We are beings dependent upon matters beyond any individual control, woven into the fabric of social, economic, and political worlds that shape and provide, that determine us and even occasionally succeed. When we unravel ourselves —often because the supporting structures and fact patterns fail to serve us— our lives can quickly devolve, our immediate worlds can become near-dire. When the net that we hoped would grab us or the roof meant to shelter us simply isn’t there, we become starkly aware of the consequences of individuation. 


Actions that address our most immediate needs— healthcare, education, concomitant violence, inequity, and isolation— addressing these situations demands seriousness, competence, and collective intentionality. Without the institutional structures and formats for collective response, however flawed, messy, and conflicted they may be, we will as a society collapse into mayhem. To subscribe to a governance of “personal freedom” above all other considerations risks the kind of isolation that throws us “into the wild” surrounded by everyone else doing as much. So we “need guns” to “protect our home and family” or we work ourselves into health crises because the alternative would prove even more desperate. Our problem is not wealth, not in America, it is how we have chosen wealthy and power over equity and more humanist values.

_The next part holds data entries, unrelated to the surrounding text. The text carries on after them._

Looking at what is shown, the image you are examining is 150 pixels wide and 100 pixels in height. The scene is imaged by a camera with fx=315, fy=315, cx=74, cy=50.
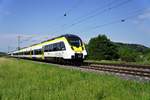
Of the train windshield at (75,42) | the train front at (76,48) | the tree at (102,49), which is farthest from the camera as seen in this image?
the tree at (102,49)

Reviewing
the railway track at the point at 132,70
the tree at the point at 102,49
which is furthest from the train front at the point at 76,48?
the tree at the point at 102,49

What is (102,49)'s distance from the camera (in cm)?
10612

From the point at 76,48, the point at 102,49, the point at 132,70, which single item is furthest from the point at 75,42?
the point at 102,49

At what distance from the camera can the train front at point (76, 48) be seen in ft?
95.5

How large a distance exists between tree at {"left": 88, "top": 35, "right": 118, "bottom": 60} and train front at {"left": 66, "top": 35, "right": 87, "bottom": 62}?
7045cm

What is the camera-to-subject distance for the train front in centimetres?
2909

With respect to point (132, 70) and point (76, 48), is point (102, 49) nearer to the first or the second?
point (76, 48)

What prompts this morning’s tirade is more than a chance encounter with an old cowboy living out his years.  It is growing fact that Trump does indeed intend to run America not only like the criminal enterprise of his businesses but as a reality TV-show in which the principals required to manage and steer the ship of government are so fundamentally incompetent, unqualified, and corrupt that it becomes all too real. The elevation of Ronny Jackson to the VA —after 17 years of on-going war and immeasurable need— is particularly heartbreaking. Structural needs cannot be met by impulse or by “draining the swamp” because it is deemed a “deep state” conspiracy. How do we penetrate the hearts and minds of those who cannot seem to grasp the gravity of the situation we all face under this kind of impulse of governance?

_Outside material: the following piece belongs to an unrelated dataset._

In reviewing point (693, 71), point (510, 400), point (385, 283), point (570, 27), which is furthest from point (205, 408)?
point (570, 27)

One last point. I think there is a far deeper connection between Trumpism —the impulsive, inept reality TV survivalist game show that is him— and Ryan, McConnell, and their patrons. American “conservatism” believes that there should be as little government and governance as possible, no matter the cost to human lives. This is a guiding principle that not only serves their kleptocratic fetishes but one whose appeal takes us deeply into American individualism, the wild west, the idea that freedom is just being left alone. There should be no VA, or at best no government VA; there should be no public schools, or at least none that aren’t privately funded. In fact, there should be no money or resources spent that are “government” other than the military.

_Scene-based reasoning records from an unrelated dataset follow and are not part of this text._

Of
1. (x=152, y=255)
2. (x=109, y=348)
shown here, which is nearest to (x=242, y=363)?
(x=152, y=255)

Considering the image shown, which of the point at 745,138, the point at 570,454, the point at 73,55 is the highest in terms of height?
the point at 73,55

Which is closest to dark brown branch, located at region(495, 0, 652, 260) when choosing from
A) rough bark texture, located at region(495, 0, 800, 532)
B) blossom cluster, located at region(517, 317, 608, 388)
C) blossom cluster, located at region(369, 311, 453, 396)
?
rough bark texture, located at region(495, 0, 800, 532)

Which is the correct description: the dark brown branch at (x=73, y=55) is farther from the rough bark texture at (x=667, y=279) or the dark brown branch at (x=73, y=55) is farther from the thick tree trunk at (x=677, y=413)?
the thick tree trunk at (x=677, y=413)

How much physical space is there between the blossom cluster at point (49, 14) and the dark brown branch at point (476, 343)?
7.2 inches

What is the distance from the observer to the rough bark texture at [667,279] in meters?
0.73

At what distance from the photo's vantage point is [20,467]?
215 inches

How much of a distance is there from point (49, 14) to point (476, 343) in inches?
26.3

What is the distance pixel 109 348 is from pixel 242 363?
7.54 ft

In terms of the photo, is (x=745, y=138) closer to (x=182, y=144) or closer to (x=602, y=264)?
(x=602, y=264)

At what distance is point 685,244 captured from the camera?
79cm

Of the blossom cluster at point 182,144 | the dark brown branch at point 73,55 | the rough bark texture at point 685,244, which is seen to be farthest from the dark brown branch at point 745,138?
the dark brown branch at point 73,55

What else explains the cynical stupidity of their latest balanced budget amendment introduced this week, after their tax cut meant to redistribute wealth to their patrons? Their aim is to eliminate everything that is public —but their means of authoritarian control. Because “freedom.” From behind the dashboard, I see an America lost in a fog that can’t find home, even if it’s just a few hundred yards down the driveway. I hope those young people grow up to vote sooner than later. We need their voices and their commitment _now_.